Stranded in war zones of Yemen for over several days, four skilled personnel from Odisha's Jagatsinghpur and Kendrapara have made a safe return to their villages.
Far away from hostile environs of the civil-war-torn country, the workers recounted their ordeal and how they had a providential escape from death. They expressed their gratitude to the Union Government and Union Minister of State for External Affairs VK Singh for having come to the aid of stranded Indians when it mattered the most. The workers returning from Yemen have harrowing tales to tell. Mohammad Iftekar Amir (32) of village Aul, a pharmacist who landed safely in Bhubaneswar on April 10, said he was back to where he started.
“Everything was done meticulously for our safe return. The bombing is still on in capital city Sanna and Aden, the port city.
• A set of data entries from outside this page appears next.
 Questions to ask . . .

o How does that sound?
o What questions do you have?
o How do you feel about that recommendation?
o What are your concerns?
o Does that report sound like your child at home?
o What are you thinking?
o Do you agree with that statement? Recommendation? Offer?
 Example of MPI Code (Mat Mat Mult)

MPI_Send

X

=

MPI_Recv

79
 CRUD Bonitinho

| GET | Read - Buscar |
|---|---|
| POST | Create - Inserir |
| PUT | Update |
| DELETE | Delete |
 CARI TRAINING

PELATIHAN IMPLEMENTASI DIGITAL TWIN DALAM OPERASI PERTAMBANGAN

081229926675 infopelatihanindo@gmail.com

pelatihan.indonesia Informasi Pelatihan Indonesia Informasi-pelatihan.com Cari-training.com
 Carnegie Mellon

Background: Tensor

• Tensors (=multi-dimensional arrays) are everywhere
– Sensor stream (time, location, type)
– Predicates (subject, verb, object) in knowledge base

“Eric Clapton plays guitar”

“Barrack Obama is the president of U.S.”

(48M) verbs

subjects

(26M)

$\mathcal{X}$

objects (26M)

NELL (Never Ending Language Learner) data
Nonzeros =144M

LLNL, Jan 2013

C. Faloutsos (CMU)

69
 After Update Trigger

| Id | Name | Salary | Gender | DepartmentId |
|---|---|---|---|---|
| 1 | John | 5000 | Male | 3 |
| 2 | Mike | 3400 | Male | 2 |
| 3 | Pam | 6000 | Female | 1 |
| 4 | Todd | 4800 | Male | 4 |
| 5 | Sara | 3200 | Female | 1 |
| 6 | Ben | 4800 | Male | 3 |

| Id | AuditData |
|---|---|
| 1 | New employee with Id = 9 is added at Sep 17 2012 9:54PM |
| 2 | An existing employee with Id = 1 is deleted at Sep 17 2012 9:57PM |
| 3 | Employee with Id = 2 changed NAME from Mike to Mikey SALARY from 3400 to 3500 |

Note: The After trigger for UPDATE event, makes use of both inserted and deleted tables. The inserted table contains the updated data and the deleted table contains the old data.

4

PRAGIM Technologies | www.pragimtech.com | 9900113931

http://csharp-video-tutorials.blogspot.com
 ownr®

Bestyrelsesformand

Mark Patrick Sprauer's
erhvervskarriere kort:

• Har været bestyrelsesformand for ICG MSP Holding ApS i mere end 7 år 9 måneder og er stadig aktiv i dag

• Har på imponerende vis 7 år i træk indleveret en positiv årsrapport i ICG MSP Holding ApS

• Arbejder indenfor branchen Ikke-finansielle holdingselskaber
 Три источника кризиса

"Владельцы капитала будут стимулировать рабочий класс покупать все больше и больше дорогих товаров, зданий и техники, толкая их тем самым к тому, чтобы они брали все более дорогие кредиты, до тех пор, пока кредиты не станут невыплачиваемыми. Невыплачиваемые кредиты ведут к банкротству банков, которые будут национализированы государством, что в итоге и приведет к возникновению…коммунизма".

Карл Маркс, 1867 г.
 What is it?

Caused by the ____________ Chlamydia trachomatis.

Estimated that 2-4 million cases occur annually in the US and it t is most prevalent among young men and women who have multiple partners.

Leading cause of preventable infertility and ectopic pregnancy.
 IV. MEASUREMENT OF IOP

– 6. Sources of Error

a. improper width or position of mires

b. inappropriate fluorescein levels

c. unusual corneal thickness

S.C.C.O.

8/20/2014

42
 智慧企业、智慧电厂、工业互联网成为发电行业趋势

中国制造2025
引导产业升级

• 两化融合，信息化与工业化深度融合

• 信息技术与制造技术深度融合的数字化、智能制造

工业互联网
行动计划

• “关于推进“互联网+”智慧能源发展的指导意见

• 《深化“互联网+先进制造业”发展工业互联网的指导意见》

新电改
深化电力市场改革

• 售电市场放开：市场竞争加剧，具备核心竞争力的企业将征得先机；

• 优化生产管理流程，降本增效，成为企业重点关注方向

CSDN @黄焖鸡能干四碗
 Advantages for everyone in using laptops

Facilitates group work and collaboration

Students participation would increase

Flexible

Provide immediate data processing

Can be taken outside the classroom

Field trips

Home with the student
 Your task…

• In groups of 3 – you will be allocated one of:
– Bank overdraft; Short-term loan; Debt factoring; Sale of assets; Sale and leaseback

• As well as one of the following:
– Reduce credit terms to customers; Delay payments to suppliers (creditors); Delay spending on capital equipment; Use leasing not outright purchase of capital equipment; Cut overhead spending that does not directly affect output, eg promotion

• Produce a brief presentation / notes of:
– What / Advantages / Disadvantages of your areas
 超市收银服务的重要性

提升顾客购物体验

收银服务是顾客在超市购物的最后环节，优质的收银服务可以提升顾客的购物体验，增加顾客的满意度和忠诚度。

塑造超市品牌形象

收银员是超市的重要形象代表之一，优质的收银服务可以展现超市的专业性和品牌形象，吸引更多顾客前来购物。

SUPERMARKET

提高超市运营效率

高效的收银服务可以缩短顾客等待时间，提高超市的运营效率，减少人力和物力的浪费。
We have got a new lease of life. I spent many sleepless nights following deafening sound of bombardment”.
“I was working as a pharmacist in Algarsh Pharmacy Company in the capital Sanaa since 2006. My six-year-old son was studying in an Indian school managed by the Indian Embassy in Sanaa. Last December, my wife and two sons left Sanaa after trouble started. But I was forced to stay back to earn money. I left Yemen with nothing. I came back with only the shirt on my back. My dream for a better life is shattered and I am back where I had started, jobless and in deep debt. I was getting a monthly salary of around Rs 75,000 per month. My future is now at stake,” said Amir in his house with his father, wife and two sons.
Things got worse towards the second week of March, he said.
“By then Yemen had turned into full-fledged conflict zone. I was staying in a posh locality of Sanna. Though the area was free from conflict, the cacophony of gun battles and bombardment reverberated the air after daybreak. To stay in Yemen was unsafe. A misguided missile could kill anybody at anytime”, he recalled.
“The Indian government promptly intervened. On April 5, we, a group of 120 Indians were airlifted to Djibouti. A total number of 342 Indians were flown from Djibouti to Kochi by special flight. 250 returnees were from Kerala. From Kochi, we landed by air in Mumbai. I travelled back to Odisha by train”, he said. “The Maharastra government arranged the train fare and provided us Rs 3,000 as travel expenses. Ironically there was no response from Odisha government though my relatives had apprised the local administration”, Amir said.
Another worker of Jagatsinghpur, Mohammad Ali said, “Yemen was a nice place to live in before the civil war erupted. I was working in a hotel in Sanna. I was paid handsomely and the employers were worker-friendly. I still hope to return to Yemen once the situation improves there”. Sheikh Tahis of Brahmabarada in Jajpur district recalled “As trouble started, I decided to leave Yemen. My employer in Hudaida Port City was generous. The Indian Embassy was informed. I flew back to India on March 4 after government intervention”.